Query the EOPF Sentinel-2 STAC Collection for the area and time of interest.

catalog = pystac_client.Client.open("https://stac.core.eopf.eodc.eu")
bbox = [
    11.003288060439315,
    46.34055268553584,
    11.10369555555596,
    46.40183319621778,
]
items = list(
    catalog.search(
        collections=["sentinel-2-l2a"],
        bbox=bbox,
        datetime=["2020-12-31", "2024-01-01"],
    ).items()
)
print(f"items found: {len(items)}")
items found: 434

Combine the products into a single datacube:

%%time


def reproject_bbox(bbox, src_crs="EPSG:4326", dst_crs="EPSG:32632"):
    transformer = Transformer.from_crs(src_crs, dst_crs, always_xy=True)
    xmin, ymin = transformer.transform(bbox[0], bbox[1])
    xmax, ymax = transformer.transform(bbox[2], bbox[3])
    return [xmin, ymin, xmax, ymax]


def load_tile(item, bbox_ll):
    href = item.assets["product"].href
    ds = xr.open_datatree(href, engine="zarr", chunks={}, mask_and_scale=True)

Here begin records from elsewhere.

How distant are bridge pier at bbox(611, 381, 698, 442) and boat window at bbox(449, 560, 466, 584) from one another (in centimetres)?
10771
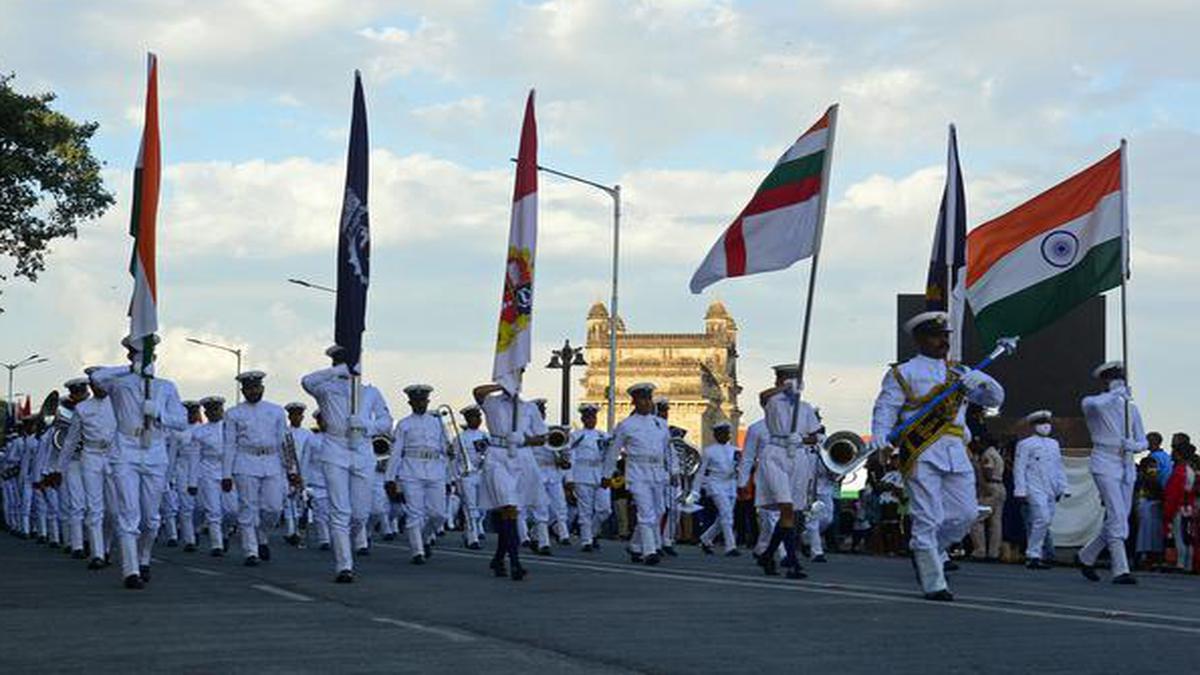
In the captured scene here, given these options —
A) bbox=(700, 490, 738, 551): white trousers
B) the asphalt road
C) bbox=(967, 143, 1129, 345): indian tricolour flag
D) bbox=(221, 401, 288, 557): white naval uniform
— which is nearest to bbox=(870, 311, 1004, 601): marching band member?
the asphalt road

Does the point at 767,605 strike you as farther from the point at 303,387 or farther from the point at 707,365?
the point at 707,365

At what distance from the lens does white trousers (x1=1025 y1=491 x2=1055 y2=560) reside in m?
24.1

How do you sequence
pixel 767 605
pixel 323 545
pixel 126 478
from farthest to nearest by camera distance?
pixel 323 545 → pixel 126 478 → pixel 767 605

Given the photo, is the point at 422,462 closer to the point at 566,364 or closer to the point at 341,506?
the point at 341,506

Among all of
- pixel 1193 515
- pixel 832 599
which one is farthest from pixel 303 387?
pixel 1193 515

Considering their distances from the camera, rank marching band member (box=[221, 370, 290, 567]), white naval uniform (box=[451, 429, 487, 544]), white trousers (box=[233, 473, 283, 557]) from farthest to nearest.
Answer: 1. white naval uniform (box=[451, 429, 487, 544])
2. marching band member (box=[221, 370, 290, 567])
3. white trousers (box=[233, 473, 283, 557])

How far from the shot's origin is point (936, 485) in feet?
48.0

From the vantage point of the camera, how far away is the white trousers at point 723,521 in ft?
90.6

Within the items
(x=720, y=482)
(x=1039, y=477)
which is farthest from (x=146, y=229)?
(x=720, y=482)

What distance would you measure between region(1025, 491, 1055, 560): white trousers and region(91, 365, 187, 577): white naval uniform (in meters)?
10.4

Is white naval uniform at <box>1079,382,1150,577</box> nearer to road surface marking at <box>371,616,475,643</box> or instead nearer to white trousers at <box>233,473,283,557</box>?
road surface marking at <box>371,616,475,643</box>

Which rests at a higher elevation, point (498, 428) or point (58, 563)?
point (498, 428)

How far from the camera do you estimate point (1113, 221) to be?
2222 cm

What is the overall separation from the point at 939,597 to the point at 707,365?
11780 centimetres
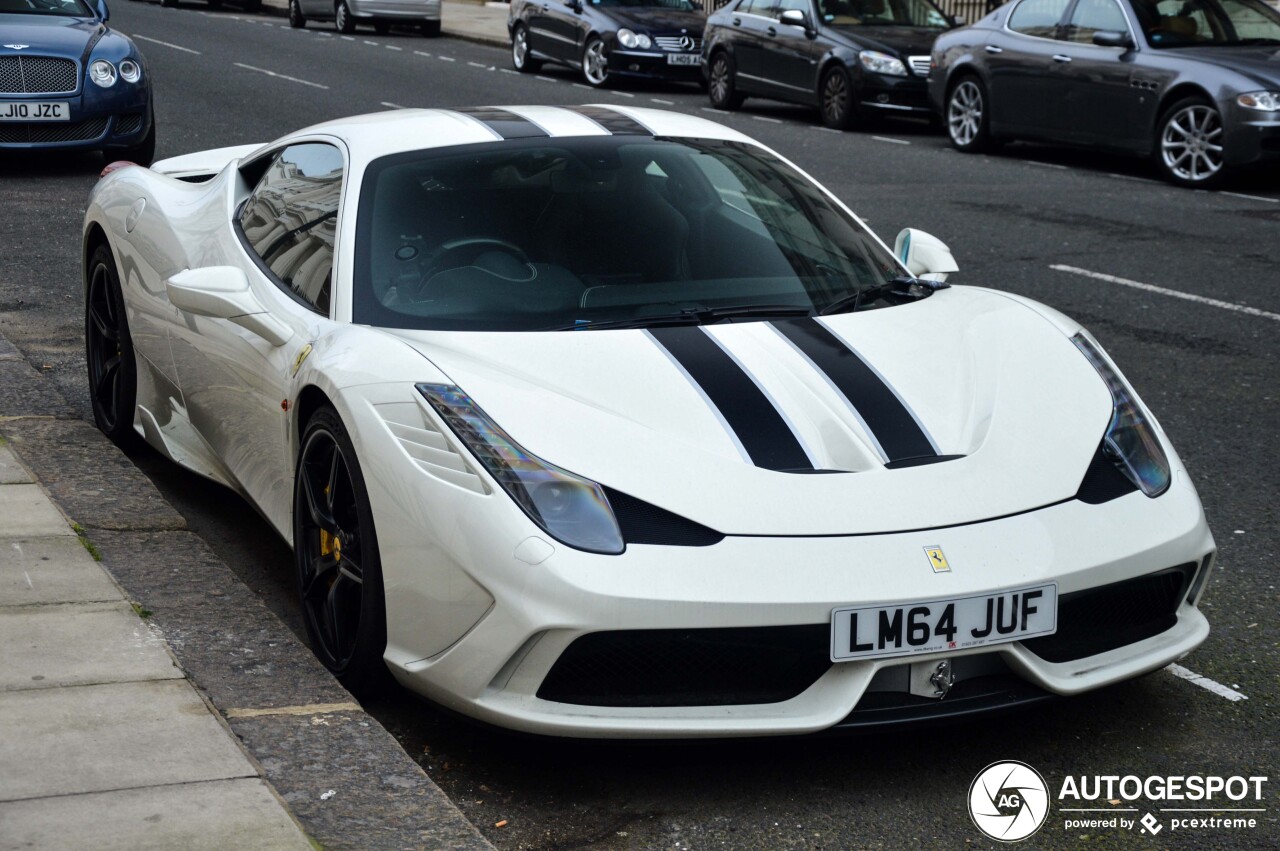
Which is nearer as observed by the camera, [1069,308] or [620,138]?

    dst_crs = item.properties.get("proj:code")
    if dst_crs is None:
        raise ValueError(f"No proj:code in item {item.id}")

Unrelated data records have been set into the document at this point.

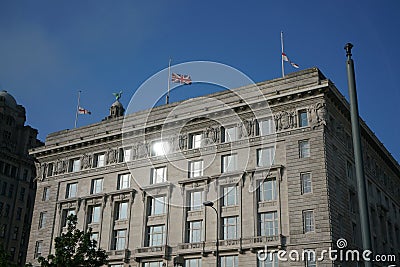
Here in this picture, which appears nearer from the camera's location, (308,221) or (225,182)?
(308,221)

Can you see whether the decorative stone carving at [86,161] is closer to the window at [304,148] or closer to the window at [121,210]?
the window at [121,210]

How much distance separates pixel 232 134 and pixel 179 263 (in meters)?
14.4

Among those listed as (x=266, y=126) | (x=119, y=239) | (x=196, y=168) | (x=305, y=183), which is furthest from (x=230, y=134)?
(x=119, y=239)

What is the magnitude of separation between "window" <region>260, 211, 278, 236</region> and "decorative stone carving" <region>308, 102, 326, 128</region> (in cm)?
927

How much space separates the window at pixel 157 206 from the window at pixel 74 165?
12.6 meters

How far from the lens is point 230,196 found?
48594 mm

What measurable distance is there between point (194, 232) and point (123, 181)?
11.6 meters

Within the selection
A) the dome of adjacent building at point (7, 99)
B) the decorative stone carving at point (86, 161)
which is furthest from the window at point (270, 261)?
the dome of adjacent building at point (7, 99)

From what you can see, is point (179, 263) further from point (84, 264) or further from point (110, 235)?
point (110, 235)

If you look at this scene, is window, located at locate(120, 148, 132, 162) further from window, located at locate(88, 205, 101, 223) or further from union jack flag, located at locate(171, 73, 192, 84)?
union jack flag, located at locate(171, 73, 192, 84)

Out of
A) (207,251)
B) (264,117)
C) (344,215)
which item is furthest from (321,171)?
(207,251)

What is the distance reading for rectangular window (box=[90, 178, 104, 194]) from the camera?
5747cm

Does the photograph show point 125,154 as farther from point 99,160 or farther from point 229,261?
point 229,261

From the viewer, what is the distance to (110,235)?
5372 centimetres
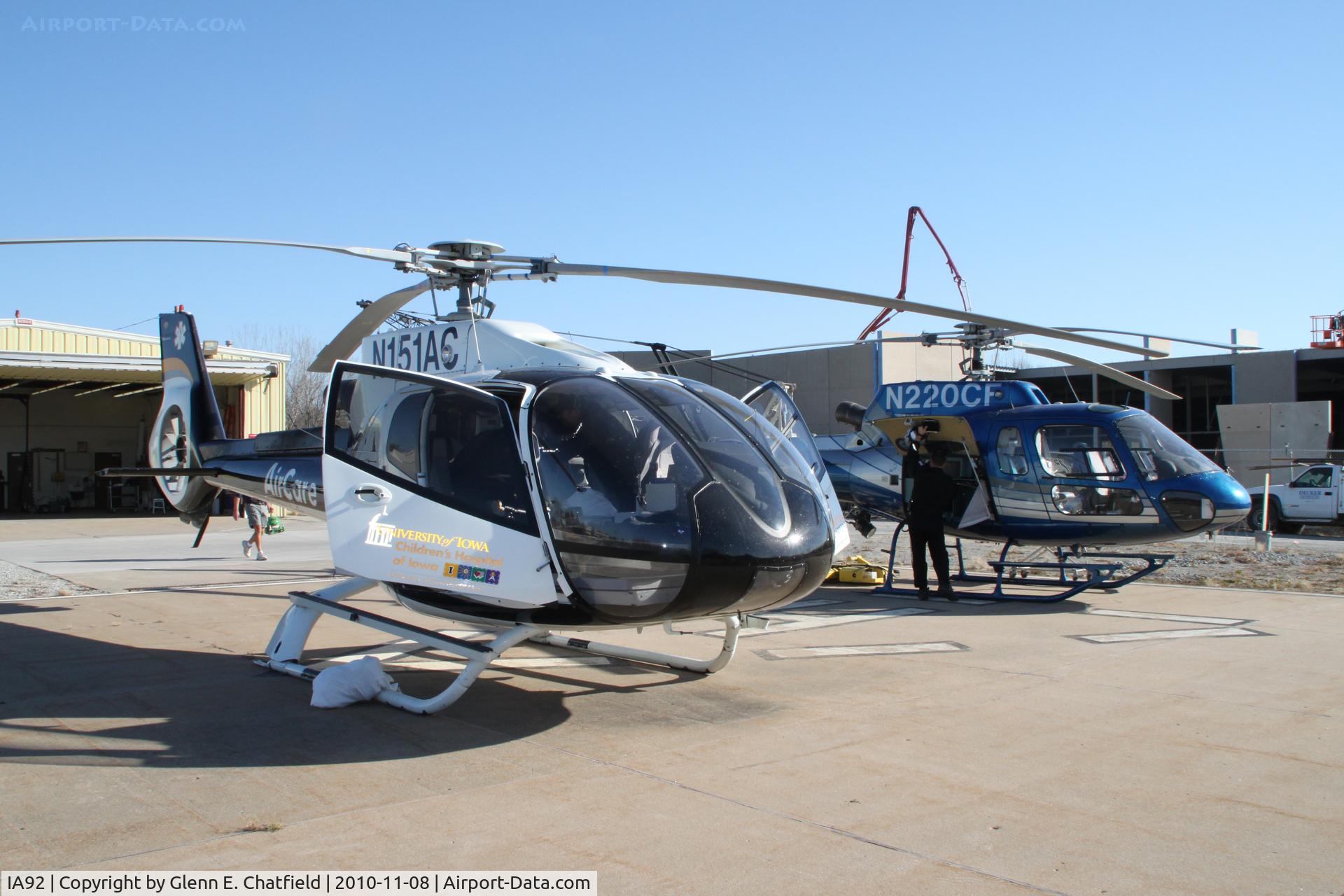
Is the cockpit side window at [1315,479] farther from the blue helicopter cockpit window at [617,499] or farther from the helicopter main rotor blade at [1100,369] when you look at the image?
the blue helicopter cockpit window at [617,499]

    utm_bbox = reproject_bbox(bbox_ll, dst_crs=dst_crs)

    ds_ref = (
        ds["measurements"]["reflectance"]["r20m"]
        .to_dataset()[["b02", "b03", "b04", "b8a"]]
        .sel(x=slice(utm_bbox[0], utm_bbox[2]), y=slice(utm_bbox[3], utm_bbox[1]))
        .expand_dims(time=[item.datetime])
    )

    ds_scl = (
        ds["conditions"]["mask"]["l2a_classification"]["r20m"]
        .to_dataset()
        .sel(x=slice(utm_bbox[0], utm_bbox[2]), y=slice(utm_bbox[3], utm_bbox[1]))
        .expand_dims(time=[item.datetime])
    )

    return xr.merge([ds_ref, ds_scl])


delayed_results = [dask.delayed(load_tile)(item, bbox) for item in items]
results = dask.compute(*delayed_results)

# Get CRS from STAC item
crs = items[0].properties.get("proj:code")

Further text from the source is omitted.